◆ DATASET ENTRIES ◆
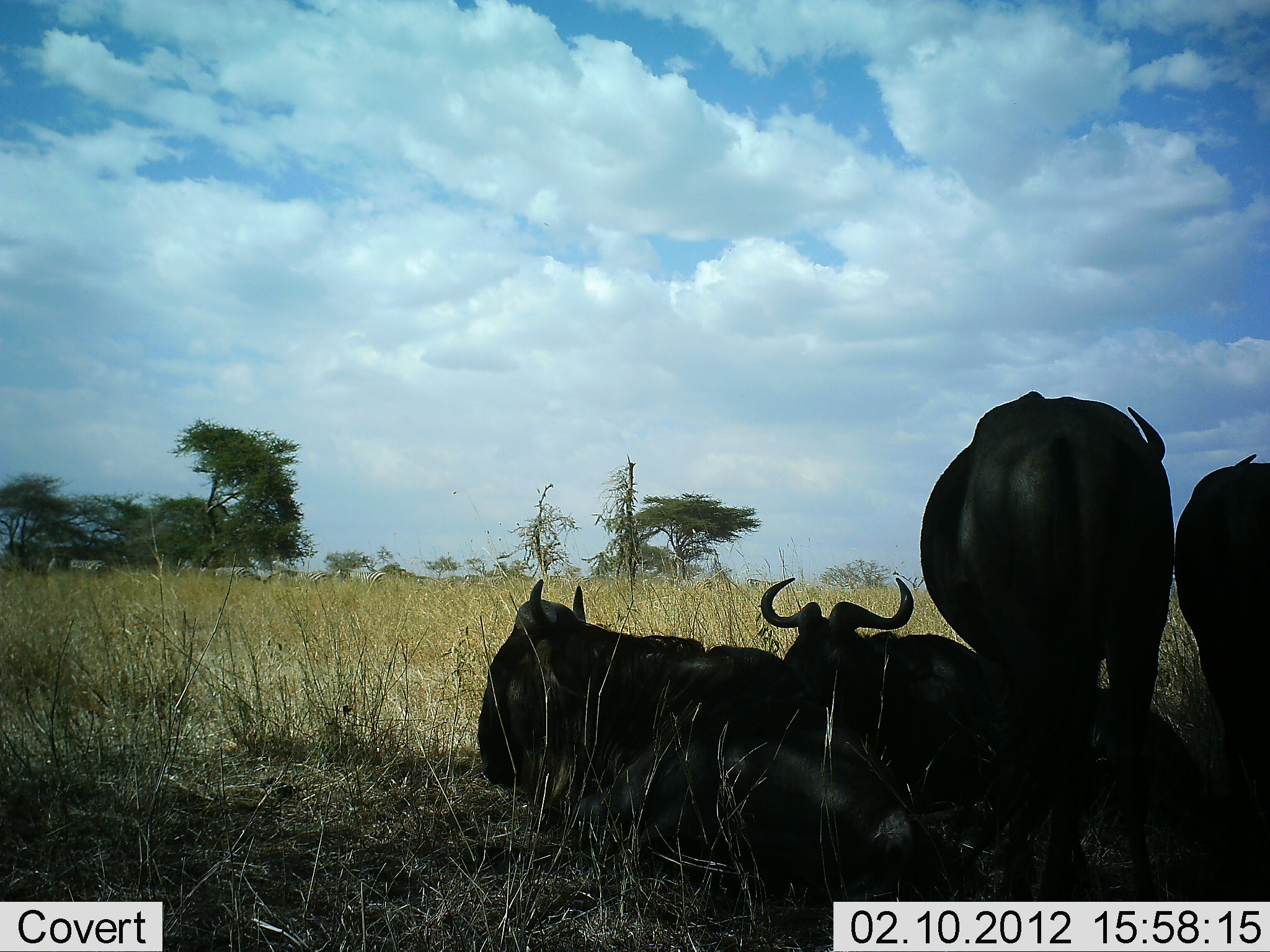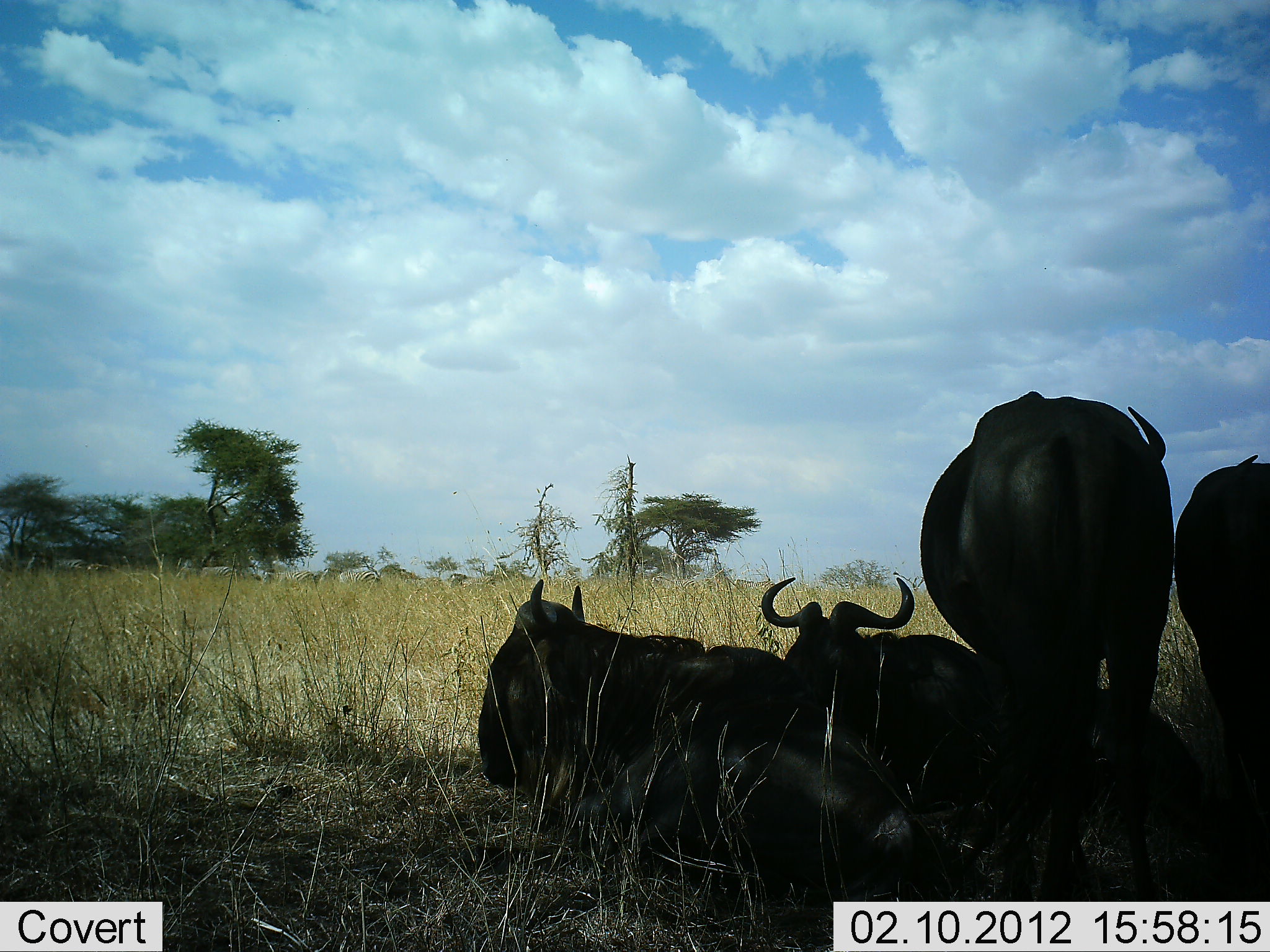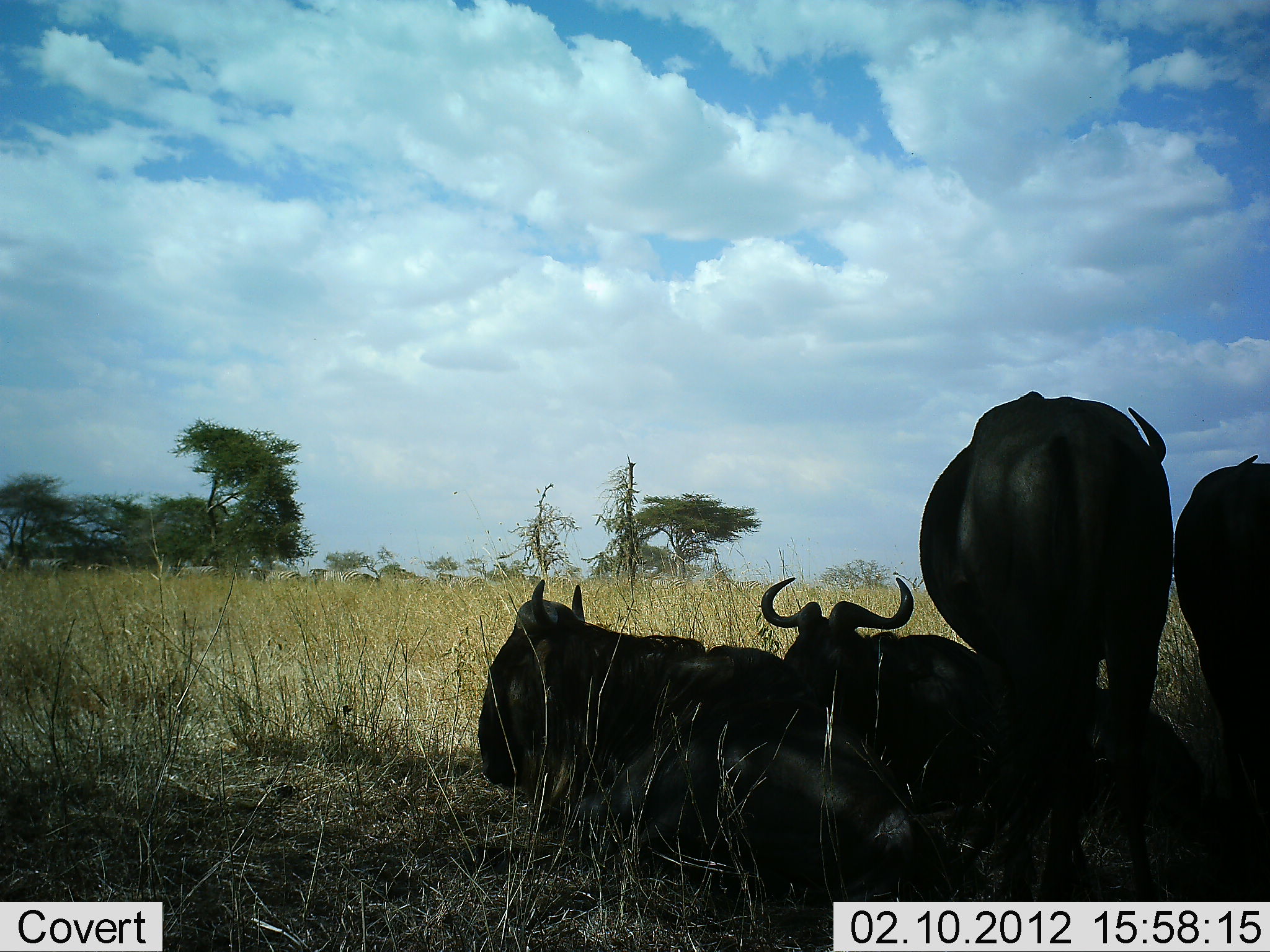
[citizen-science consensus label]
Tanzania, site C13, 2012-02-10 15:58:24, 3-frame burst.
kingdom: Animalia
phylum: Chordata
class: Mammalia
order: Artiodactyla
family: Bovidae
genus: Connochaetes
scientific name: Connochaetes taurinus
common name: blue wildebeest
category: wildebeest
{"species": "wildebeest (blue wildebeest) (Connochaetes taurinus)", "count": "4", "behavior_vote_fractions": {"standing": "63%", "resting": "96%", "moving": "19%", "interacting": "0%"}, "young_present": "0%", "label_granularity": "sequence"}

◆ WORK ITEM ◆
The response should consist only of the lines from the one containing "kingdom: Animalia" to the end of the material above, both included.

◆ ANSWER TO THIS PROBLEM ◆
kingdom: Animalia
phylum: Chordata
class: Mammalia
order: Artiodactyla
family: Bovidae
genus: Connochaetes
scientific name: Connochaetes taurinus
common name: blue wildebeest
category: wildebeest
{"species": "wildebeest (blue wildebeest) (Connochaetes taurinus)", "count": "4", "behavior_vote_fractions": {"standing": "63%", "resting": "96%", "moving": "19%", "interacting": "0%"}, "young_present": "0%", "label_granularity": "sequence"}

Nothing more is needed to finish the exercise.